[Opening PASSAGE section]

Gender Differences in Empathy
Women consistently score higher than men on empathy measures, particularly on self-report questionnaires. Women are also faster and more accurate at recognizing facial expressions, a skill closely tied to empathic ability. The debate is whether this gap is biological, cultural, or both.
Evidence points to a mix. Studies in nonhuman animals show that females tend to display higher empathy-related behaviors than males, which suggests some biological basis that predates human culture. Research with infants and young children finds similar patterns before socialization has had years to take effect. At the same time, cultural expectations about gender roles clearly amplify the gap. Men may experience empathy at similar physiological levels but report or express it differently because of social norms around masculinity. The most accurate picture is that biology creates a modest baseline difference that culture then widens.
Can You Change Your Empathy Level?
If empathy were a fixed personality trait like height, training wouldn’t move it. But it does. Short-term empathy training programs have been shown to produce measurable changes in both subjective experience and brain function. In one study, participants who completed empathy-focused training (but not a control group that practiced memory exercises) showed increased empathic responses along with heightened activity in the anterior insula and anterior midcingulate cortex, the same brain regions associated with feeling others’ pain. These neural changes emerged after a relatively brief intervention, demonstrating that the brain’s empathy circuitry is plastic, not locked in place.

[Closing PASSAGE section]
[Opening MATERIAL PROVIDED section]

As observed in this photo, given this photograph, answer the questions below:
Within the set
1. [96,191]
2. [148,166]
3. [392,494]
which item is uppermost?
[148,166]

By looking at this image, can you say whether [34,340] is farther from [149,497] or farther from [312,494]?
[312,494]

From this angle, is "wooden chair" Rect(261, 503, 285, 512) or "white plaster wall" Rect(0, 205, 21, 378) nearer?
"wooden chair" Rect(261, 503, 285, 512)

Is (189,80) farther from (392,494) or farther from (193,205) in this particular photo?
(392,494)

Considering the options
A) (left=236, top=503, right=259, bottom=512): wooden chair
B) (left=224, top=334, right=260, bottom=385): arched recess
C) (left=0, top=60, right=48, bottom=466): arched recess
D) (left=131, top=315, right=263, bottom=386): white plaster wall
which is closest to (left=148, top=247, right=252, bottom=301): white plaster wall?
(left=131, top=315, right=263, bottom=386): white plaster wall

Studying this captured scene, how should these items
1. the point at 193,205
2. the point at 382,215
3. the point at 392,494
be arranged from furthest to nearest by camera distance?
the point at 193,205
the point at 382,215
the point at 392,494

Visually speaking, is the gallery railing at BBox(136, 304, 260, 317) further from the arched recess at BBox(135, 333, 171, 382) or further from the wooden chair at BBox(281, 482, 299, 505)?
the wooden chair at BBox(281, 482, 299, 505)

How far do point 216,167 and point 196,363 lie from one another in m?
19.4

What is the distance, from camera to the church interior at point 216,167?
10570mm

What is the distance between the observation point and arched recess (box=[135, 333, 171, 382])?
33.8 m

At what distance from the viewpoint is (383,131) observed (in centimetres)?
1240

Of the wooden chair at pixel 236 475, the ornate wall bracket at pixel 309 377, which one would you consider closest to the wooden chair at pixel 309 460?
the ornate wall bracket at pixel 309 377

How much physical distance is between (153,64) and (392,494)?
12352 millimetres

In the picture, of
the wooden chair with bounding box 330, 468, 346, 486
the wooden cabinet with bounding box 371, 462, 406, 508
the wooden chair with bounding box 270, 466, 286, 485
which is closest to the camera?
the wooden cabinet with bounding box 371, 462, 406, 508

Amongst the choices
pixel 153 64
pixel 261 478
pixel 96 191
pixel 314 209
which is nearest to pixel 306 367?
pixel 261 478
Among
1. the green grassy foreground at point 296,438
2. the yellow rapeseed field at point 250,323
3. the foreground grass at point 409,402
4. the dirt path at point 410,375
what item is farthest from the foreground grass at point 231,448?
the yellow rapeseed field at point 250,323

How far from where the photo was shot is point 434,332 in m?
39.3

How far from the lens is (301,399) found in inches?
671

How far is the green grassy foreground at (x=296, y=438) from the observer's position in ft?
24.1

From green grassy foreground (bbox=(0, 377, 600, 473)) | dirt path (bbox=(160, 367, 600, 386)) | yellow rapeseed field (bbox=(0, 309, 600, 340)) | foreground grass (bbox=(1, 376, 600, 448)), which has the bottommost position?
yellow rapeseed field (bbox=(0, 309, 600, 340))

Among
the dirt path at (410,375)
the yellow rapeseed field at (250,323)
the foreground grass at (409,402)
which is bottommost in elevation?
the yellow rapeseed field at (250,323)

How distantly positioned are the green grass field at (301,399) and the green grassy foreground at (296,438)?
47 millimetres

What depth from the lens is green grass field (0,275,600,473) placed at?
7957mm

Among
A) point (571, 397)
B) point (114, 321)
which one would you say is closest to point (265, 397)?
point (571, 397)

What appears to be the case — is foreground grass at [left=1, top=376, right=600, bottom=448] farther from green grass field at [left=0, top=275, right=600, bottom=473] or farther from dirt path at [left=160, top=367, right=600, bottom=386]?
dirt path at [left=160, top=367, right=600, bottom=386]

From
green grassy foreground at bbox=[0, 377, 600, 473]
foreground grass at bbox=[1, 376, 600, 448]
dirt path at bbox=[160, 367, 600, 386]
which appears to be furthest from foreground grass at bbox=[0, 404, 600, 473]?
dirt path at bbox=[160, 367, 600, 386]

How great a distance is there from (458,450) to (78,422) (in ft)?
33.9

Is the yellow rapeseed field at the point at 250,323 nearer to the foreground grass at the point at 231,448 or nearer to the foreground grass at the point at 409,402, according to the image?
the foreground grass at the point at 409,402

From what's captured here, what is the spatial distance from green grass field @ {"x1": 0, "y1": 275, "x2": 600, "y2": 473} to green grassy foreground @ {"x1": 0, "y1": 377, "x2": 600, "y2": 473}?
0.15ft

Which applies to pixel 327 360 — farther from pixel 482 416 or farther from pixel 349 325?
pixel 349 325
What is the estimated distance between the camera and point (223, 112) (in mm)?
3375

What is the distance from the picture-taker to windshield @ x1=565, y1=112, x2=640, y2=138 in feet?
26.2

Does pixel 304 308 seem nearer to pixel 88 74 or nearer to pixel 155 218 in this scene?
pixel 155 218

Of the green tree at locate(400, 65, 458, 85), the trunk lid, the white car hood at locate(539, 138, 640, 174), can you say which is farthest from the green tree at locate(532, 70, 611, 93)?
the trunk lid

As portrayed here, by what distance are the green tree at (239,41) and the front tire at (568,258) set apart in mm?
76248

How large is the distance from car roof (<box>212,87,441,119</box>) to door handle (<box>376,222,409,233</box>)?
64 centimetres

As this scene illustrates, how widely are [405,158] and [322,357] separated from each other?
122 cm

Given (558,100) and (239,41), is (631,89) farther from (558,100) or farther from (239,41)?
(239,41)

[Closing MATERIAL PROVIDED section]

■ EXERCISES:
• 1. According to the passage on empathy, what did the control group in the training study practice?
• 2. In the passage on empathy, rewrite the portion between "Evidence points to" and "Your Empathy Level?", inclusive, changing "modest" to "small".

■ RESPONSES IN ORDER:
• 1. The control group practiced memory exercises.

• 2.
Evidence points to a mix. Studies in nonhuman animals show that females tend to display higher empathy-related behaviors than males, which suggests some biological basis that predates human culture. Research with infants and young children finds similar patterns before socialization has had years to take effect. At the same time, cultural expectations about gender roles clearly amplify the gap. Men may experience empathy at similar physiological levels but report or express it differently because of social norms around masculinity. The most accurate picture is that biology creates a small baseline difference that culture then widens.
Can You Change Your Empathy Level?